#### What you have to do:
In the entries below, find the line with "Row Y=1: 1, 2, 0" and the line with "In information theory, mutual". Return those two lines and all lines between them, exactly.

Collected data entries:
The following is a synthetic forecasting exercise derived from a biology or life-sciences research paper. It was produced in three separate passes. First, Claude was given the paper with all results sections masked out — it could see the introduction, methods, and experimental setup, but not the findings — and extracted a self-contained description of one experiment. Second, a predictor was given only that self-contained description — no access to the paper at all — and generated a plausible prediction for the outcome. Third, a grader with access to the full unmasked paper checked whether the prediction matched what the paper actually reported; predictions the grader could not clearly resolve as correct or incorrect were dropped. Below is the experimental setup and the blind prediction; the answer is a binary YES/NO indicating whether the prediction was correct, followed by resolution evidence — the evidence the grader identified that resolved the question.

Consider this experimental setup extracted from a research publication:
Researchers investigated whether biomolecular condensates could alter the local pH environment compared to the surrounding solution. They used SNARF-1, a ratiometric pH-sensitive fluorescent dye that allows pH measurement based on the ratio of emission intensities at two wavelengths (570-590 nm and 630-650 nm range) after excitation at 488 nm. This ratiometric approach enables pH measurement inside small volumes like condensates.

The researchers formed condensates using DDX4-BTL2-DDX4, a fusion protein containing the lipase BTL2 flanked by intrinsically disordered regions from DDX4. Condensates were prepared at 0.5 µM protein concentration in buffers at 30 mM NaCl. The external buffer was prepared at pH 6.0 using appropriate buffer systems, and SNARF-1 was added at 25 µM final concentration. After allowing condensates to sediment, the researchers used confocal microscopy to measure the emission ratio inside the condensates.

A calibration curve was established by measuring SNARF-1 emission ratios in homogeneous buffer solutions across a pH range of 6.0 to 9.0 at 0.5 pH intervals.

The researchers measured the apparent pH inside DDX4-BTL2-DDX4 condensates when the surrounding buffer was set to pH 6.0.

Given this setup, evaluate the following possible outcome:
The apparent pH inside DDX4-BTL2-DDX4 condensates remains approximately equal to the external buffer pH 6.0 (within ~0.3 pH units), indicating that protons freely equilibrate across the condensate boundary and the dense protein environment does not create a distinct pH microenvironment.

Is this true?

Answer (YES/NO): NO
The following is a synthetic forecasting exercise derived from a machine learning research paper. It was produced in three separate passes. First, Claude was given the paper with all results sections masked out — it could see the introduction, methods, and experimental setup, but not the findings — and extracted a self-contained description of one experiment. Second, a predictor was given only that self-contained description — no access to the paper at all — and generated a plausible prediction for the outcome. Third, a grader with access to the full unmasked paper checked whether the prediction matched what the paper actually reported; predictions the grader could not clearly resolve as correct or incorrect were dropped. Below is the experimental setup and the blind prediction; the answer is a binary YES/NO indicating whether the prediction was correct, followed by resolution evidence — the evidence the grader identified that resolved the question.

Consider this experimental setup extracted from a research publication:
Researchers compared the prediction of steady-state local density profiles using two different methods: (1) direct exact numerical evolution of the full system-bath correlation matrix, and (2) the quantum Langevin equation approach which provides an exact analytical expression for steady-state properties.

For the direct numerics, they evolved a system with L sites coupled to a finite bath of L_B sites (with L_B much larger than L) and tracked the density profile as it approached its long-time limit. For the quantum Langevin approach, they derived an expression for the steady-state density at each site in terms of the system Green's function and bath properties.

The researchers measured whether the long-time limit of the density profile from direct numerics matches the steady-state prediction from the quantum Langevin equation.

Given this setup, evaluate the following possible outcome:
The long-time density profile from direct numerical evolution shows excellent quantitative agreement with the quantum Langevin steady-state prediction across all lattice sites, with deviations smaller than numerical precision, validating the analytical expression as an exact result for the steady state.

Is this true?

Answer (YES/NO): YES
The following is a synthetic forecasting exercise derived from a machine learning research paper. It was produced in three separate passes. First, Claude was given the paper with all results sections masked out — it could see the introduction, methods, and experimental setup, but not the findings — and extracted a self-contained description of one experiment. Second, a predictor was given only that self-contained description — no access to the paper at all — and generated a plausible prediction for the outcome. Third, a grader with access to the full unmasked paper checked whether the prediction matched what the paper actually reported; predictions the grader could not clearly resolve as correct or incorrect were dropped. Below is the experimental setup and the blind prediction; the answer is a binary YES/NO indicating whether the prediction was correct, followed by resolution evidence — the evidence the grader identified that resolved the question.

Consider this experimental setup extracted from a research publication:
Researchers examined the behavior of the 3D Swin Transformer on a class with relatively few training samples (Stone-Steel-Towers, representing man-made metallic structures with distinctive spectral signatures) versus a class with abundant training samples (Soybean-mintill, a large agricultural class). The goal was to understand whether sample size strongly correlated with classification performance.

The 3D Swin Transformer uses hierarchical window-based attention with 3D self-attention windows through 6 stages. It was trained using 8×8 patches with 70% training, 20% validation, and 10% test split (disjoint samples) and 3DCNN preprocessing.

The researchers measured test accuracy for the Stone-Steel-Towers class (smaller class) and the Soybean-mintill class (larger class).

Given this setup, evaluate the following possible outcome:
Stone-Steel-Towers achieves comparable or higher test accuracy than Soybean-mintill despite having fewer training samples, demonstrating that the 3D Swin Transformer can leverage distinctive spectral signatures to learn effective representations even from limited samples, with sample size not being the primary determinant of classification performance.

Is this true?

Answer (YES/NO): YES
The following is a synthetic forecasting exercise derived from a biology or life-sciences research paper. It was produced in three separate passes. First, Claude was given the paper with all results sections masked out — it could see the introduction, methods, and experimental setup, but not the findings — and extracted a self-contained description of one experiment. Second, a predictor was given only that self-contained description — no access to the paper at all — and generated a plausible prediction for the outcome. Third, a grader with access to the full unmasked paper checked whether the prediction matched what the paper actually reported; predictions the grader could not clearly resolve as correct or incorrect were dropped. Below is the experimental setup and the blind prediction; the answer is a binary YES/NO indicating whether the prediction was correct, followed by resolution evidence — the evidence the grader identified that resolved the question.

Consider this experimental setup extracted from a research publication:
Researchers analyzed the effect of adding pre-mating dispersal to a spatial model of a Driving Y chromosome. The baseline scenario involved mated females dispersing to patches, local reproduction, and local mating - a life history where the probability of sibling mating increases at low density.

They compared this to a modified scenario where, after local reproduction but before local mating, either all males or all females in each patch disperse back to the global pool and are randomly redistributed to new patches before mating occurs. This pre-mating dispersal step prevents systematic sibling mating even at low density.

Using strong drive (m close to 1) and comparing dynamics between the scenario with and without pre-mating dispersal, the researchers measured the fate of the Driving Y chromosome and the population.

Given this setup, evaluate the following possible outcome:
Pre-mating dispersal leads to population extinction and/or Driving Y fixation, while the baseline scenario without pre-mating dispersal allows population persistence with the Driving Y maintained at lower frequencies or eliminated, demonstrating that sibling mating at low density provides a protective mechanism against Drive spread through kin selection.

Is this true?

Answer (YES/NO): YES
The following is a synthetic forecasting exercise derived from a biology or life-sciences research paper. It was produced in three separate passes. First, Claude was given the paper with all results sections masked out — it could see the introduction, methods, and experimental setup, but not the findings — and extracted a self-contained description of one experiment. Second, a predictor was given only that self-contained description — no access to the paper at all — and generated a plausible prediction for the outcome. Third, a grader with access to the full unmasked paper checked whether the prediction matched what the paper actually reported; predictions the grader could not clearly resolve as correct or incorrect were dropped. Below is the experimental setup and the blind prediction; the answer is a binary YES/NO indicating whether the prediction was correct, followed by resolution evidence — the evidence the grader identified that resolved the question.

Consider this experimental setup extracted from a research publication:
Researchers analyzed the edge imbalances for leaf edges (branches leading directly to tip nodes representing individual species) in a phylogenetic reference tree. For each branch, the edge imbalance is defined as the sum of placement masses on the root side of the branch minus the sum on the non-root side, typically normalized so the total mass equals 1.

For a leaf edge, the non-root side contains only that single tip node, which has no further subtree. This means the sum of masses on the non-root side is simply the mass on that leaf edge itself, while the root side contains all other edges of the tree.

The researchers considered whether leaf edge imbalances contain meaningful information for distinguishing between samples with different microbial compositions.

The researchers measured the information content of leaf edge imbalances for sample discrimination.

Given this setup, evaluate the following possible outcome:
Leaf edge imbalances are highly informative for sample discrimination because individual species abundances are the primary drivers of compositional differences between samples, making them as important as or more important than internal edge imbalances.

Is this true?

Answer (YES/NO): NO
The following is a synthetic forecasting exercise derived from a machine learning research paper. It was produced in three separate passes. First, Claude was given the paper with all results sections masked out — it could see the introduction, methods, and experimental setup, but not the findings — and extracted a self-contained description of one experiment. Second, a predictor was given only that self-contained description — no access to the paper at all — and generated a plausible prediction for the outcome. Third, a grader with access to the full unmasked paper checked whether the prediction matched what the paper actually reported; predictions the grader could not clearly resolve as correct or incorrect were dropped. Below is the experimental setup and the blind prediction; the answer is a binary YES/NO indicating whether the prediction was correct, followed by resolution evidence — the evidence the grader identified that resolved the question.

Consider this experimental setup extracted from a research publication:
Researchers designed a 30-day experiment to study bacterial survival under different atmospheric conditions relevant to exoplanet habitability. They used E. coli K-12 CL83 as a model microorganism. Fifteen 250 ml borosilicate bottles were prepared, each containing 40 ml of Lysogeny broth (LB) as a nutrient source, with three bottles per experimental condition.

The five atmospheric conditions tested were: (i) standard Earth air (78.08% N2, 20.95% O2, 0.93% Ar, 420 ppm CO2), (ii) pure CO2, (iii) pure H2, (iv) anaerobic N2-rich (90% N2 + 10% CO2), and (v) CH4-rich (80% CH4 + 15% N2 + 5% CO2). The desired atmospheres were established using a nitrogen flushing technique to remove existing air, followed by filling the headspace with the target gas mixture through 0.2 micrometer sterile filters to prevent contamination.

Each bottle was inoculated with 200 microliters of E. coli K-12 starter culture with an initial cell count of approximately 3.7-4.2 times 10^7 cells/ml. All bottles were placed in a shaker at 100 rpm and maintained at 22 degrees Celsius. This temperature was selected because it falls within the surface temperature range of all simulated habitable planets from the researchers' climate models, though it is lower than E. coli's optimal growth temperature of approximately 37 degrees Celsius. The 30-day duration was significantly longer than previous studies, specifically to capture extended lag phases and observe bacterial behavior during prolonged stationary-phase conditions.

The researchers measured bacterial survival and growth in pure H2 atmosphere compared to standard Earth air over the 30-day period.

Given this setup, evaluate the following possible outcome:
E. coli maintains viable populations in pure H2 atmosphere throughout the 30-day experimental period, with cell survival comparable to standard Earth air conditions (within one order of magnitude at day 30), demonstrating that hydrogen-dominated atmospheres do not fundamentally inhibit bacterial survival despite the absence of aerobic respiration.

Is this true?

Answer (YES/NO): YES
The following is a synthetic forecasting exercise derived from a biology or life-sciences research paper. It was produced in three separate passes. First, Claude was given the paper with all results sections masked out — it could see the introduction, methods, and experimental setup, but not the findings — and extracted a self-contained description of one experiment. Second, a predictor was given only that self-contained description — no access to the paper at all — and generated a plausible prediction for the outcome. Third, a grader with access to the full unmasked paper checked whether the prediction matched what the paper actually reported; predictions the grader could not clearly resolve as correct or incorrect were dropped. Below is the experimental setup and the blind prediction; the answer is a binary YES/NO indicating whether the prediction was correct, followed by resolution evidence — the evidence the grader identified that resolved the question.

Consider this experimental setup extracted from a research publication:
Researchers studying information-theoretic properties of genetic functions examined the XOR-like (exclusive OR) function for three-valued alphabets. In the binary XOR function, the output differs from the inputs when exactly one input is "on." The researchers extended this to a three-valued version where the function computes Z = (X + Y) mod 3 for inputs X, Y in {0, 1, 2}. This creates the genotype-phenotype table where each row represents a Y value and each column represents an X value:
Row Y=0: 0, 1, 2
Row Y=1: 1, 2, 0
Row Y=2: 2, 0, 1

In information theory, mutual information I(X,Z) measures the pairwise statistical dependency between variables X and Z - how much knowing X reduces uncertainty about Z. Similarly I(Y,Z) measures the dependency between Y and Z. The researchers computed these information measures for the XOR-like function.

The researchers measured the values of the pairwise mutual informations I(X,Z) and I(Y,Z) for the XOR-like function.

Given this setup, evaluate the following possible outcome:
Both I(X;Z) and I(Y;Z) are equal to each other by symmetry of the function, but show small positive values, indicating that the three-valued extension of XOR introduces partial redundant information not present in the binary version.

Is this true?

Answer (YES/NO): NO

#### Result:
Row Y=1: 1, 2, 0
Row Y=2: 2, 0, 1

In information theory, mutual information I(X,Z) measures the pairwise statistical dependency between variables X and Z - how much knowing X reduces uncertainty about Z. Similarly I(Y,Z) measures the dependency between Y and Z. The researchers computed these information measures for the XOR-like function.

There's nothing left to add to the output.